» **EXERCISE AIM**: Write the next part of the text on how big drug companies rely on alliances and acquisitions to get new drugs, starting right after its last sentence.

In developing new drugs, the deal table is replacing the lab bench. Companies connect with new drugs and new capabilities through alliances and acquisitions. As Longman points out, "No Big Pharma company, even after all the consolidation, has shown itself capable of creating a sustainable pipeline of new products from its internal R&D organization." 

The slowing pipeline of new drugs is a critical concern for Big Pharma. In 2007, the U.S. Food and Drug Administration approved just 16 new molecular entities — the lowest single year total since 1983, when there were 14 approvals. When the scientific pipeline runs dry, managers look outside for deals to give them access to new drugs. As Longman says, "Business development is R&D."

Large Molecules

The science is changing rapidly. One of the biggest shifts has been the move from small molecules to large molecules such as proteins. These "biologics" are expected to account for more than half of the industry’s growth from 2004 to 2010.

Building such capabilities takes years of work and significant investments. By the time the major pharma companies recognized the shift, it was too late to grow them organically. They looked to smaller companies for access to capabilities in large molecules, resulting in a series of large acquisitions or alliances by companies such as Amgen, AstraZeneca, Bayer, GSK, Merck, Novartis, Pfizer, and Wyeth.

"The pharmaceutical industry has never been particularly good at innovating on the really big new technology platforms," Longman says. "The entire pharma industry was built around small molecules. To get into large molecules, they had to ally or buy. It is the fastest growing business in pharma, and the major companies would have been shut out without alliances or acquisitions."

Shifting Power

With the rise of collaborative models, some mid-sized companies have found tremendous success. Companies such as Gilead Sciences, Genzyme, or Cephalon have been able to put together interesting deals in part because their smaller size has given them greater leverage. "They engage in significant kinds of alliances where they have been able to exploit their financial and structural flexibility through partnerships and acquisitions," Longman says

Given the central role of these new partners, the pricetag for acquisitions and licensing deals continues to rise. In-licensing deals for drugs, for example, are much more expensive than they used to be, and higher price is just the beginning. "Small companies want more of a role in the development and commercialization of products," Longman says. "The larger the role, the more complex the transaction needs to be and the more complicated it is to manage. There are many different committees and every decision has to be approved by two people. You are cutting back on the financial risks but you are adding to the management complexity risk."

» **MATERIAL PROVIDED**:
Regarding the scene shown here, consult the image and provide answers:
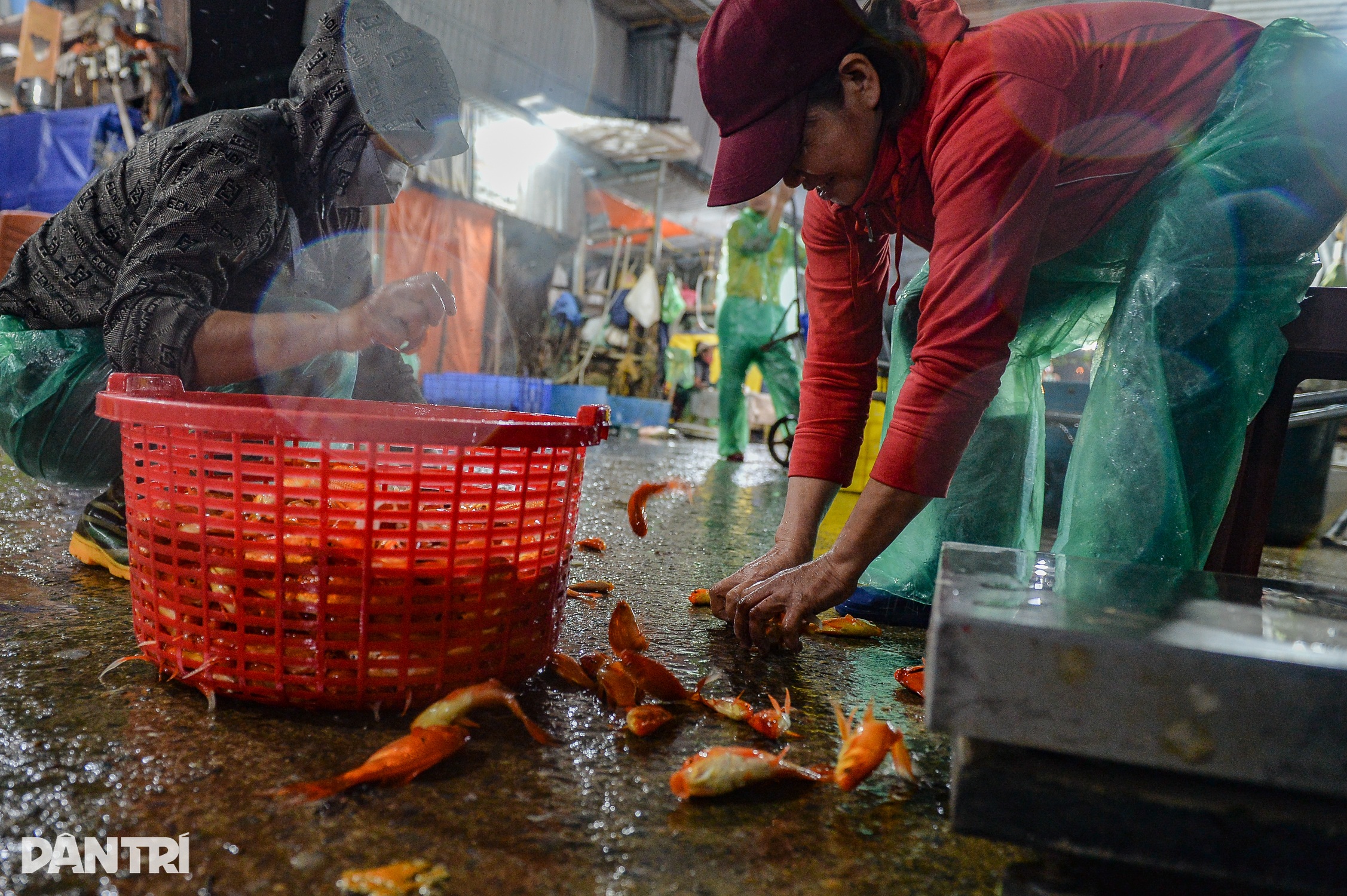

» **THE ANSWER**:
While Big Pharma still has a more vertically integrated approach than biotech, all the forces in the industry are pushing for less integration and more collaboration. "The multiple pressures of returning cash to shareholders, financial disclosure, and management complexity will force Big Pharmas, like biotechs, to disaggregate," Longman says. "They will have to derive maximum value from segments of the value chain in which they have significant advantage and experiment with option-based external R&D models. In other words, Big Pharma will look more like biotech."

Pharmaceutical dealmaking is just one of the topics covered in the Wharton/Windhover Program for Pharmaceutical and Biotech Executives, a program for senior pharmaceutical executives, which Longman leads with Wharton Professor Patricia Danzon.  The program also covers topics such as drug discovery, managing drug development, marketing and pricing, and financial tools.  It is designed to develop an understanding of key business tools and approaches with a specific focus on the pharmaceutical industry. "We are trying to tell people not just what is going on in the industry but why it is going on and why it is important to them as executives to understand," Longman says.